In general, the salt structure is one of the most challenging objects to recover, particularly when given a poor initial estimate. Although the initial estimate is rather poor, the reconstruction deteriorates only slightly compared with that of the two previous examples. If we examine the inversion results (Fig. 6c, d) carefully, at certain places, such as the area represented by the rectangular box, the TV-FWI results have spurious thin layers, while our method maintains the edges better. The comparison of the vertical velocity profiles of the two inversion results is shown in Fig. 7. The quantitative results are shown in Table 1. In addition, we would like to mention that the proposed method cannot promise to overcome the local minimum problem, but it can be largely alleviated. Due to the presence of the salt body, the FWI results tend to have undesirable artifacts even when the initial velocity is good. In particular, the deeper part of the estimated model tends to have incorrect results. As a regularization technique, our proposed approach can be used together with other FWI strategies to further improve the accuracy and the convergence speed.

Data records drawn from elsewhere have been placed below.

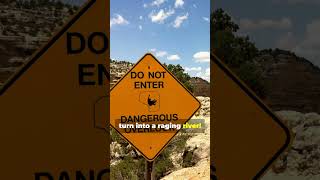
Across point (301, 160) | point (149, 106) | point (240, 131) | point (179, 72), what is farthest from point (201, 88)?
point (240, 131)

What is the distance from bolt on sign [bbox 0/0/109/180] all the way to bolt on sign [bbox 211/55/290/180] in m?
0.89

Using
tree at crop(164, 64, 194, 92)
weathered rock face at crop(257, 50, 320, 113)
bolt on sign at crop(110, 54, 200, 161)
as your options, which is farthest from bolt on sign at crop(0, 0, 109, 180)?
tree at crop(164, 64, 194, 92)

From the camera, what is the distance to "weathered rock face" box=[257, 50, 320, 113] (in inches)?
1023

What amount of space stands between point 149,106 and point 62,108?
530 centimetres

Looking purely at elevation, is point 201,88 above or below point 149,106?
above

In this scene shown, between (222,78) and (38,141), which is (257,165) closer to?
(222,78)

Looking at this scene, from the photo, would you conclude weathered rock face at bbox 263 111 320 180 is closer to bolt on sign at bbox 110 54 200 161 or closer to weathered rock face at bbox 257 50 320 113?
bolt on sign at bbox 110 54 200 161

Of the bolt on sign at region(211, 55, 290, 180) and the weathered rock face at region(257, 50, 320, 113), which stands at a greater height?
the weathered rock face at region(257, 50, 320, 113)

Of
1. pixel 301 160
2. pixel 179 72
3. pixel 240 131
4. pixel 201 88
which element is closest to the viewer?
pixel 240 131

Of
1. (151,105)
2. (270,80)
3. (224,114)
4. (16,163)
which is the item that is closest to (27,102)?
(16,163)

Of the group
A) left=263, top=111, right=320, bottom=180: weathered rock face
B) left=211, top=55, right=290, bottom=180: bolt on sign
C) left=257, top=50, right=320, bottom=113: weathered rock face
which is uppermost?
left=257, top=50, right=320, bottom=113: weathered rock face

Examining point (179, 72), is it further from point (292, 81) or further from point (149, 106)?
point (149, 106)

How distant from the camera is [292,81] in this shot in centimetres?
3084

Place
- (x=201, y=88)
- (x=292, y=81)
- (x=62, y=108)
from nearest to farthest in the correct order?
1. (x=62, y=108)
2. (x=292, y=81)
3. (x=201, y=88)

Further, in order to investigate the sensitivity of the patch size (\(\sqrt{m}\times \sqrt{m}\)) and sliding distance S, multiple experiments are performed. The 2D SEG/EAGE salt model is selected as the test model. We note that the inversion results are less sensitive to these parameters as long as the learned dictionary is overcomplete.

5 Conclusion

Despite the rapid development of waveform inversion technique, the ill-posedness inherent of FWI is still a major problem in this field. In this paper, we propose a novel adaptive dictionary learning-based sparsity-promoting regularization for FWI called the ASRI-FWI method. In the inversion procedure, we use the estimated result (as training patches) from L-BFGS iterations to teach the dictionary and employ the learned dictionary to guide the inversion in the current iteration. Compared with the traditional TV regularization method, our method effectively reduces the degrees of freedom in velocity parameters to be inverted and eliminates undesirable artifacts and preserves significant details and structural information of model parameters. The introduction of the overcomplete dictionary learning process may also alleviate the problem of local minima in FWI to some extent, but not completely. Yet another important problem is the computational cost. The computational cost of our ASRI-FWI method is higher than the traditional TV-FWI method, mainly because of the nested loop steps and the extra operations related to adaptive dictionary learning: extraction of patch, construction of the partition tree, determination of the dictionary from the partition tree, and sparse approximation calculation. Further work is required to study a more efficient choice of optimal parameters, using parallel computing techniques to accelerate the computation, and the most important is to test this approach for the elastic multi-parameter FWI problems, 3D FWI, and real geophysical inversion problems.